= Given task =
Can you pull every line of text from the records below, copying each word for word and leaving the pictures out?

[Start of Entries]

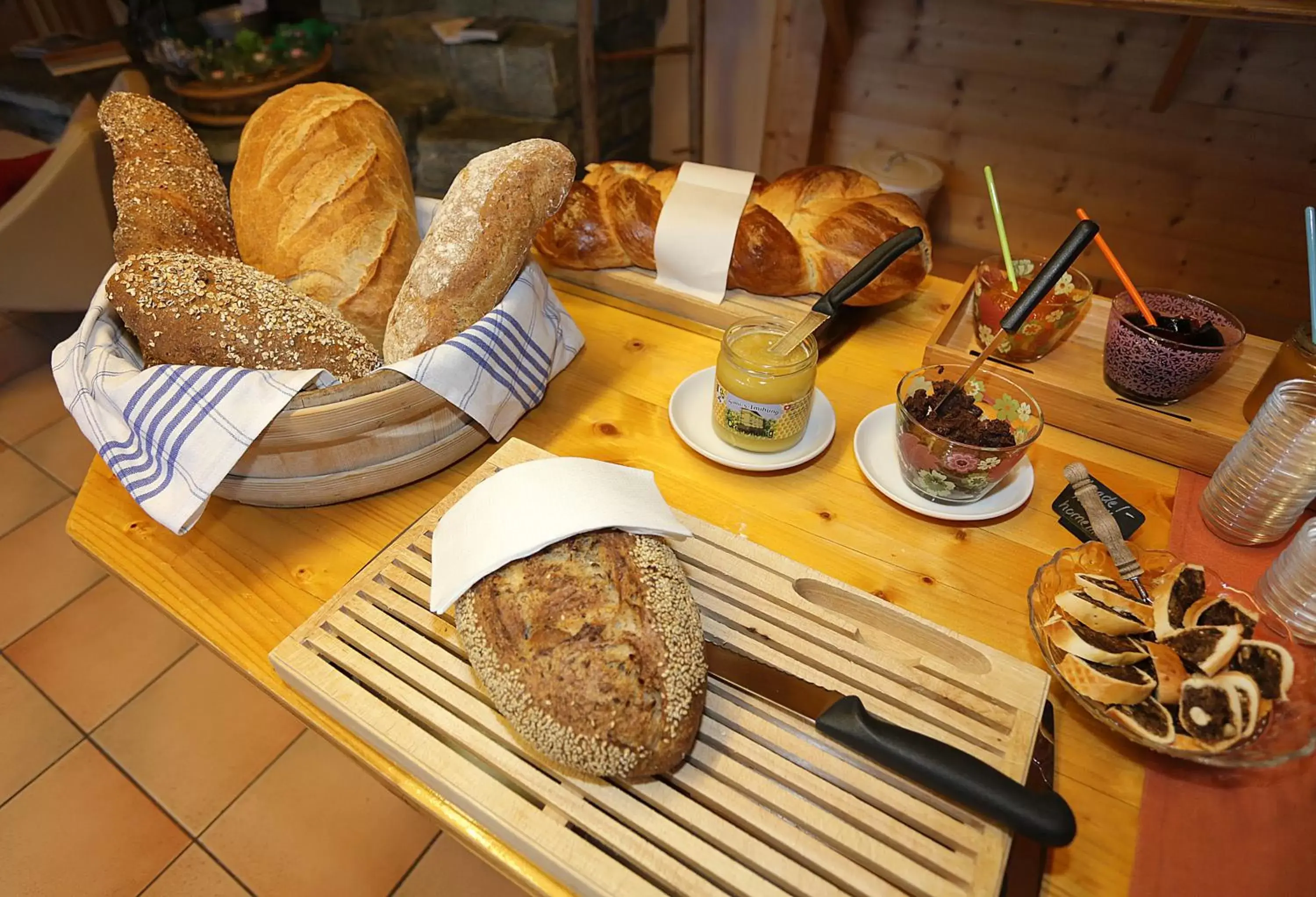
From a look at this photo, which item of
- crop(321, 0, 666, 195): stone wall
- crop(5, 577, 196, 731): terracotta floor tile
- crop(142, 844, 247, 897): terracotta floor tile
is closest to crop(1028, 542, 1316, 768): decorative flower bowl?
crop(142, 844, 247, 897): terracotta floor tile

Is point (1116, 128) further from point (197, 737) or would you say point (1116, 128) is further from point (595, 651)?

[End of Entries]

= Reply =
From a look at this photo, which item of
- crop(321, 0, 666, 195): stone wall
- crop(5, 577, 196, 731): terracotta floor tile
- crop(142, 844, 247, 897): terracotta floor tile
is closest to crop(1028, 542, 1316, 768): decorative flower bowl?
crop(142, 844, 247, 897): terracotta floor tile

Is point (1116, 128) further from point (197, 737) or would you say point (1116, 128) is further from point (595, 651)?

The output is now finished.